Given problem A:
Using the Lloyd Gough biography, explain why Gough's name did not appear in the credits of Rancho Notorious.
Given problem B:
Answer these questions from the Lloyd Gough biography:
(i) What name was Gough born with?
(ii) Which character did he play in the Perry Mason episode "The Case of the Scarlet Scandal"?
(iii) What role did he have in Rancho Notorious?
Given problem C:
Reproduce word for word the stretch of the Lloyd Gough biography from "Life and career" through "the late 1960s.".

Text segment:
* START *

Lloyd Gough (born Michael Gough; September 21, 1907 – July 23, 1984) was an American theater, film, and television actor.

Life and career 
Born Michael Gough in New York City, he was a noted character actor.

Married to actress-turned-activist Karen Morley, both were brought before the House Un-American Activities Committee and when they invoked the Fifth Amendment they were blacklisted, effectively terminating their careers in Hollywood until the late 1960s.

In 1952, he appeared as the main villain in Rancho Notorious, but his name was removed from the credits due to the blacklist.

In 1966, he played Richard Bayler in the Perry Mason episode, "The Case of the Scarlet Scandal". Also in 1966, he played open minded fur hunter “Jacob Beamus” in S11E29's “The Treasure of John Walking Fox” on Gunsmoke.

* END *

Supplied entries:
* START *

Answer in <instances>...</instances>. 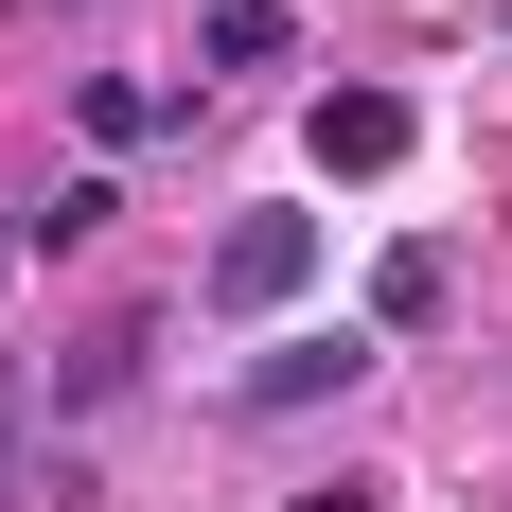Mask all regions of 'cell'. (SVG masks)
<instances>
[{"label":"cell","mask_w":512,"mask_h":512,"mask_svg":"<svg viewBox=\"0 0 512 512\" xmlns=\"http://www.w3.org/2000/svg\"><path fill=\"white\" fill-rule=\"evenodd\" d=\"M318 283V212H230V230H212V301L230 318H283Z\"/></svg>","instance_id":"cell-1"},{"label":"cell","mask_w":512,"mask_h":512,"mask_svg":"<svg viewBox=\"0 0 512 512\" xmlns=\"http://www.w3.org/2000/svg\"><path fill=\"white\" fill-rule=\"evenodd\" d=\"M407 142H424L407 89H318V106H301V159H318V177H389Z\"/></svg>","instance_id":"cell-2"},{"label":"cell","mask_w":512,"mask_h":512,"mask_svg":"<svg viewBox=\"0 0 512 512\" xmlns=\"http://www.w3.org/2000/svg\"><path fill=\"white\" fill-rule=\"evenodd\" d=\"M371 371V336H283V354H248V407H336Z\"/></svg>","instance_id":"cell-3"},{"label":"cell","mask_w":512,"mask_h":512,"mask_svg":"<svg viewBox=\"0 0 512 512\" xmlns=\"http://www.w3.org/2000/svg\"><path fill=\"white\" fill-rule=\"evenodd\" d=\"M442 301H460V265H442V248H389V265H371V318H389V336H424Z\"/></svg>","instance_id":"cell-4"},{"label":"cell","mask_w":512,"mask_h":512,"mask_svg":"<svg viewBox=\"0 0 512 512\" xmlns=\"http://www.w3.org/2000/svg\"><path fill=\"white\" fill-rule=\"evenodd\" d=\"M71 106H89V142H106V159H124V142H159V124H177V89H142V71H89V89H71Z\"/></svg>","instance_id":"cell-5"},{"label":"cell","mask_w":512,"mask_h":512,"mask_svg":"<svg viewBox=\"0 0 512 512\" xmlns=\"http://www.w3.org/2000/svg\"><path fill=\"white\" fill-rule=\"evenodd\" d=\"M106 212H124V195H106V177H53V195H36V212H18V248H89Z\"/></svg>","instance_id":"cell-6"},{"label":"cell","mask_w":512,"mask_h":512,"mask_svg":"<svg viewBox=\"0 0 512 512\" xmlns=\"http://www.w3.org/2000/svg\"><path fill=\"white\" fill-rule=\"evenodd\" d=\"M212 71H283V0H212Z\"/></svg>","instance_id":"cell-7"},{"label":"cell","mask_w":512,"mask_h":512,"mask_svg":"<svg viewBox=\"0 0 512 512\" xmlns=\"http://www.w3.org/2000/svg\"><path fill=\"white\" fill-rule=\"evenodd\" d=\"M283 512H371V477H336V495H283Z\"/></svg>","instance_id":"cell-8"},{"label":"cell","mask_w":512,"mask_h":512,"mask_svg":"<svg viewBox=\"0 0 512 512\" xmlns=\"http://www.w3.org/2000/svg\"><path fill=\"white\" fill-rule=\"evenodd\" d=\"M0 460H18V371H0Z\"/></svg>","instance_id":"cell-9"},{"label":"cell","mask_w":512,"mask_h":512,"mask_svg":"<svg viewBox=\"0 0 512 512\" xmlns=\"http://www.w3.org/2000/svg\"><path fill=\"white\" fill-rule=\"evenodd\" d=\"M0 265H18V248H0Z\"/></svg>","instance_id":"cell-10"}]
</instances>
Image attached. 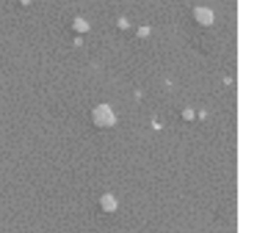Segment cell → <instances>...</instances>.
<instances>
[{"label":"cell","instance_id":"6da1fadb","mask_svg":"<svg viewBox=\"0 0 255 233\" xmlns=\"http://www.w3.org/2000/svg\"><path fill=\"white\" fill-rule=\"evenodd\" d=\"M100 204H102L103 210H105V211H108V213L115 211V208H117V202H115V199H114L112 196H109V195L103 196V198H102V201H100Z\"/></svg>","mask_w":255,"mask_h":233}]
</instances>
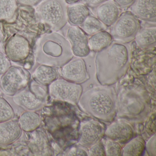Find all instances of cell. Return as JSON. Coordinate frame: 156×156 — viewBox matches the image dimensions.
Listing matches in <instances>:
<instances>
[{
	"mask_svg": "<svg viewBox=\"0 0 156 156\" xmlns=\"http://www.w3.org/2000/svg\"><path fill=\"white\" fill-rule=\"evenodd\" d=\"M129 44L113 42L105 49L98 52L95 58L96 77L102 85H111L124 75L129 66Z\"/></svg>",
	"mask_w": 156,
	"mask_h": 156,
	"instance_id": "6da1fadb",
	"label": "cell"
},
{
	"mask_svg": "<svg viewBox=\"0 0 156 156\" xmlns=\"http://www.w3.org/2000/svg\"><path fill=\"white\" fill-rule=\"evenodd\" d=\"M34 57L38 63L62 67L73 57L68 40L57 32L44 34L36 41Z\"/></svg>",
	"mask_w": 156,
	"mask_h": 156,
	"instance_id": "7a4b0ae2",
	"label": "cell"
},
{
	"mask_svg": "<svg viewBox=\"0 0 156 156\" xmlns=\"http://www.w3.org/2000/svg\"><path fill=\"white\" fill-rule=\"evenodd\" d=\"M81 106L87 112L103 120L113 117L115 111V99L112 89L108 87H98L82 94Z\"/></svg>",
	"mask_w": 156,
	"mask_h": 156,
	"instance_id": "3957f363",
	"label": "cell"
},
{
	"mask_svg": "<svg viewBox=\"0 0 156 156\" xmlns=\"http://www.w3.org/2000/svg\"><path fill=\"white\" fill-rule=\"evenodd\" d=\"M67 7L65 0H42L36 7V13L52 32H57L68 22Z\"/></svg>",
	"mask_w": 156,
	"mask_h": 156,
	"instance_id": "277c9868",
	"label": "cell"
},
{
	"mask_svg": "<svg viewBox=\"0 0 156 156\" xmlns=\"http://www.w3.org/2000/svg\"><path fill=\"white\" fill-rule=\"evenodd\" d=\"M28 70L21 66H11L0 79V88L5 94L13 96L26 88L30 80Z\"/></svg>",
	"mask_w": 156,
	"mask_h": 156,
	"instance_id": "5b68a950",
	"label": "cell"
},
{
	"mask_svg": "<svg viewBox=\"0 0 156 156\" xmlns=\"http://www.w3.org/2000/svg\"><path fill=\"white\" fill-rule=\"evenodd\" d=\"M141 29L140 22L133 13L126 12L120 14L112 25L111 34L115 41L122 43L130 42L135 39Z\"/></svg>",
	"mask_w": 156,
	"mask_h": 156,
	"instance_id": "8992f818",
	"label": "cell"
},
{
	"mask_svg": "<svg viewBox=\"0 0 156 156\" xmlns=\"http://www.w3.org/2000/svg\"><path fill=\"white\" fill-rule=\"evenodd\" d=\"M49 93L53 98L70 103L79 101L83 94L80 84L63 79H57L49 85Z\"/></svg>",
	"mask_w": 156,
	"mask_h": 156,
	"instance_id": "52a82bcc",
	"label": "cell"
},
{
	"mask_svg": "<svg viewBox=\"0 0 156 156\" xmlns=\"http://www.w3.org/2000/svg\"><path fill=\"white\" fill-rule=\"evenodd\" d=\"M4 51L6 56L10 61L15 62H23L30 54V41L24 35L15 34L6 42Z\"/></svg>",
	"mask_w": 156,
	"mask_h": 156,
	"instance_id": "ba28073f",
	"label": "cell"
},
{
	"mask_svg": "<svg viewBox=\"0 0 156 156\" xmlns=\"http://www.w3.org/2000/svg\"><path fill=\"white\" fill-rule=\"evenodd\" d=\"M61 74L63 79L78 84L84 83L90 77L85 62L77 57L71 59L62 66Z\"/></svg>",
	"mask_w": 156,
	"mask_h": 156,
	"instance_id": "9c48e42d",
	"label": "cell"
},
{
	"mask_svg": "<svg viewBox=\"0 0 156 156\" xmlns=\"http://www.w3.org/2000/svg\"><path fill=\"white\" fill-rule=\"evenodd\" d=\"M67 37L73 55L77 57H86L90 53L87 35L80 27L72 26L67 30Z\"/></svg>",
	"mask_w": 156,
	"mask_h": 156,
	"instance_id": "30bf717a",
	"label": "cell"
},
{
	"mask_svg": "<svg viewBox=\"0 0 156 156\" xmlns=\"http://www.w3.org/2000/svg\"><path fill=\"white\" fill-rule=\"evenodd\" d=\"M13 100L16 105L28 111L40 110L44 104L43 96L26 88L13 95Z\"/></svg>",
	"mask_w": 156,
	"mask_h": 156,
	"instance_id": "8fae6325",
	"label": "cell"
},
{
	"mask_svg": "<svg viewBox=\"0 0 156 156\" xmlns=\"http://www.w3.org/2000/svg\"><path fill=\"white\" fill-rule=\"evenodd\" d=\"M105 135L109 139L121 144H126L133 138L134 132L129 124L118 121L112 123L107 128Z\"/></svg>",
	"mask_w": 156,
	"mask_h": 156,
	"instance_id": "7c38bea8",
	"label": "cell"
},
{
	"mask_svg": "<svg viewBox=\"0 0 156 156\" xmlns=\"http://www.w3.org/2000/svg\"><path fill=\"white\" fill-rule=\"evenodd\" d=\"M104 133L101 124L96 121H89L82 126L80 130L79 142L86 147H90L98 142Z\"/></svg>",
	"mask_w": 156,
	"mask_h": 156,
	"instance_id": "4fadbf2b",
	"label": "cell"
},
{
	"mask_svg": "<svg viewBox=\"0 0 156 156\" xmlns=\"http://www.w3.org/2000/svg\"><path fill=\"white\" fill-rule=\"evenodd\" d=\"M130 9L132 13L138 19L156 23V0H135Z\"/></svg>",
	"mask_w": 156,
	"mask_h": 156,
	"instance_id": "5bb4252c",
	"label": "cell"
},
{
	"mask_svg": "<svg viewBox=\"0 0 156 156\" xmlns=\"http://www.w3.org/2000/svg\"><path fill=\"white\" fill-rule=\"evenodd\" d=\"M121 9L113 1H106L97 7V18L106 27L112 26L121 14Z\"/></svg>",
	"mask_w": 156,
	"mask_h": 156,
	"instance_id": "9a60e30c",
	"label": "cell"
},
{
	"mask_svg": "<svg viewBox=\"0 0 156 156\" xmlns=\"http://www.w3.org/2000/svg\"><path fill=\"white\" fill-rule=\"evenodd\" d=\"M22 132L19 122L16 120L0 123V145L14 143L20 137Z\"/></svg>",
	"mask_w": 156,
	"mask_h": 156,
	"instance_id": "2e32d148",
	"label": "cell"
},
{
	"mask_svg": "<svg viewBox=\"0 0 156 156\" xmlns=\"http://www.w3.org/2000/svg\"><path fill=\"white\" fill-rule=\"evenodd\" d=\"M89 15L90 11L83 3H76L67 7V22L72 26H81Z\"/></svg>",
	"mask_w": 156,
	"mask_h": 156,
	"instance_id": "e0dca14e",
	"label": "cell"
},
{
	"mask_svg": "<svg viewBox=\"0 0 156 156\" xmlns=\"http://www.w3.org/2000/svg\"><path fill=\"white\" fill-rule=\"evenodd\" d=\"M59 73L55 67L40 64L32 74L34 81L41 85H49L58 79Z\"/></svg>",
	"mask_w": 156,
	"mask_h": 156,
	"instance_id": "ac0fdd59",
	"label": "cell"
},
{
	"mask_svg": "<svg viewBox=\"0 0 156 156\" xmlns=\"http://www.w3.org/2000/svg\"><path fill=\"white\" fill-rule=\"evenodd\" d=\"M134 40L137 45L143 49L155 46L156 44V26L140 29L136 34Z\"/></svg>",
	"mask_w": 156,
	"mask_h": 156,
	"instance_id": "d6986e66",
	"label": "cell"
},
{
	"mask_svg": "<svg viewBox=\"0 0 156 156\" xmlns=\"http://www.w3.org/2000/svg\"><path fill=\"white\" fill-rule=\"evenodd\" d=\"M113 41L111 34L103 30L91 35L88 39V44L91 51L98 52L108 47Z\"/></svg>",
	"mask_w": 156,
	"mask_h": 156,
	"instance_id": "ffe728a7",
	"label": "cell"
},
{
	"mask_svg": "<svg viewBox=\"0 0 156 156\" xmlns=\"http://www.w3.org/2000/svg\"><path fill=\"white\" fill-rule=\"evenodd\" d=\"M18 122L23 131L31 132L40 126L41 120L40 115L35 111L27 110L21 115Z\"/></svg>",
	"mask_w": 156,
	"mask_h": 156,
	"instance_id": "44dd1931",
	"label": "cell"
},
{
	"mask_svg": "<svg viewBox=\"0 0 156 156\" xmlns=\"http://www.w3.org/2000/svg\"><path fill=\"white\" fill-rule=\"evenodd\" d=\"M17 0H0V20H13L17 12Z\"/></svg>",
	"mask_w": 156,
	"mask_h": 156,
	"instance_id": "7402d4cb",
	"label": "cell"
},
{
	"mask_svg": "<svg viewBox=\"0 0 156 156\" xmlns=\"http://www.w3.org/2000/svg\"><path fill=\"white\" fill-rule=\"evenodd\" d=\"M145 143L140 138H132L122 149V156H141L145 150Z\"/></svg>",
	"mask_w": 156,
	"mask_h": 156,
	"instance_id": "603a6c76",
	"label": "cell"
},
{
	"mask_svg": "<svg viewBox=\"0 0 156 156\" xmlns=\"http://www.w3.org/2000/svg\"><path fill=\"white\" fill-rule=\"evenodd\" d=\"M80 26L84 32L89 36L101 31L105 30L107 27L97 17L90 15Z\"/></svg>",
	"mask_w": 156,
	"mask_h": 156,
	"instance_id": "cb8c5ba5",
	"label": "cell"
},
{
	"mask_svg": "<svg viewBox=\"0 0 156 156\" xmlns=\"http://www.w3.org/2000/svg\"><path fill=\"white\" fill-rule=\"evenodd\" d=\"M14 115V110L9 102L0 97V123L12 120Z\"/></svg>",
	"mask_w": 156,
	"mask_h": 156,
	"instance_id": "d4e9b609",
	"label": "cell"
},
{
	"mask_svg": "<svg viewBox=\"0 0 156 156\" xmlns=\"http://www.w3.org/2000/svg\"><path fill=\"white\" fill-rule=\"evenodd\" d=\"M104 146L106 156H122V148L119 142L109 139L106 140Z\"/></svg>",
	"mask_w": 156,
	"mask_h": 156,
	"instance_id": "484cf974",
	"label": "cell"
},
{
	"mask_svg": "<svg viewBox=\"0 0 156 156\" xmlns=\"http://www.w3.org/2000/svg\"><path fill=\"white\" fill-rule=\"evenodd\" d=\"M89 155L91 156H106L104 144L102 142H98L92 145L89 151Z\"/></svg>",
	"mask_w": 156,
	"mask_h": 156,
	"instance_id": "4316f807",
	"label": "cell"
},
{
	"mask_svg": "<svg viewBox=\"0 0 156 156\" xmlns=\"http://www.w3.org/2000/svg\"><path fill=\"white\" fill-rule=\"evenodd\" d=\"M11 66L10 60L6 55L0 52V75L6 73Z\"/></svg>",
	"mask_w": 156,
	"mask_h": 156,
	"instance_id": "83f0119b",
	"label": "cell"
},
{
	"mask_svg": "<svg viewBox=\"0 0 156 156\" xmlns=\"http://www.w3.org/2000/svg\"><path fill=\"white\" fill-rule=\"evenodd\" d=\"M146 148L149 155L156 156V136L154 135L148 142Z\"/></svg>",
	"mask_w": 156,
	"mask_h": 156,
	"instance_id": "f1b7e54d",
	"label": "cell"
},
{
	"mask_svg": "<svg viewBox=\"0 0 156 156\" xmlns=\"http://www.w3.org/2000/svg\"><path fill=\"white\" fill-rule=\"evenodd\" d=\"M135 0H113V1L120 8L125 9L129 8L132 5Z\"/></svg>",
	"mask_w": 156,
	"mask_h": 156,
	"instance_id": "f546056e",
	"label": "cell"
},
{
	"mask_svg": "<svg viewBox=\"0 0 156 156\" xmlns=\"http://www.w3.org/2000/svg\"><path fill=\"white\" fill-rule=\"evenodd\" d=\"M82 1L86 6L91 8H96L108 1V0H82Z\"/></svg>",
	"mask_w": 156,
	"mask_h": 156,
	"instance_id": "4dcf8cb0",
	"label": "cell"
},
{
	"mask_svg": "<svg viewBox=\"0 0 156 156\" xmlns=\"http://www.w3.org/2000/svg\"><path fill=\"white\" fill-rule=\"evenodd\" d=\"M68 156H86L88 155L87 152L81 148L76 147L72 149L69 153Z\"/></svg>",
	"mask_w": 156,
	"mask_h": 156,
	"instance_id": "1f68e13d",
	"label": "cell"
},
{
	"mask_svg": "<svg viewBox=\"0 0 156 156\" xmlns=\"http://www.w3.org/2000/svg\"><path fill=\"white\" fill-rule=\"evenodd\" d=\"M42 0H17V2L23 6L34 7L37 6Z\"/></svg>",
	"mask_w": 156,
	"mask_h": 156,
	"instance_id": "d6a6232c",
	"label": "cell"
},
{
	"mask_svg": "<svg viewBox=\"0 0 156 156\" xmlns=\"http://www.w3.org/2000/svg\"><path fill=\"white\" fill-rule=\"evenodd\" d=\"M80 0H65L67 4L72 5L77 3Z\"/></svg>",
	"mask_w": 156,
	"mask_h": 156,
	"instance_id": "836d02e7",
	"label": "cell"
},
{
	"mask_svg": "<svg viewBox=\"0 0 156 156\" xmlns=\"http://www.w3.org/2000/svg\"><path fill=\"white\" fill-rule=\"evenodd\" d=\"M4 33H3V31L2 30L1 28L0 27V43L2 41L4 38Z\"/></svg>",
	"mask_w": 156,
	"mask_h": 156,
	"instance_id": "e575fe53",
	"label": "cell"
},
{
	"mask_svg": "<svg viewBox=\"0 0 156 156\" xmlns=\"http://www.w3.org/2000/svg\"><path fill=\"white\" fill-rule=\"evenodd\" d=\"M40 91V92H41H41H45V91H44L43 90H41V91ZM41 93H42V92H41ZM41 94H43V95L45 94H43V93H41Z\"/></svg>",
	"mask_w": 156,
	"mask_h": 156,
	"instance_id": "d590c367",
	"label": "cell"
},
{
	"mask_svg": "<svg viewBox=\"0 0 156 156\" xmlns=\"http://www.w3.org/2000/svg\"></svg>",
	"mask_w": 156,
	"mask_h": 156,
	"instance_id": "8d00e7d4",
	"label": "cell"
}]
</instances>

* END *

Task response A:
His name was removed from the credits because of the blacklist. He and his wife, Karen Morley, were blacklisted after they invoked the Fifth Amendment before the House Un-American Activities Committee.

Task response B:
(i) Michael Gough
(ii) Richard Bayler
(iii) The main villain

Task response C:
Life and career 
Born Michael Gough in New York City, he was a noted character actor.

Married to actress-turned-activist Karen Morley, both were brought before the House Un-American Activities Committee and when they invoked the Fifth Amendment they were blacklisted, effectively terminating their careers in Hollywood until the late 1960s.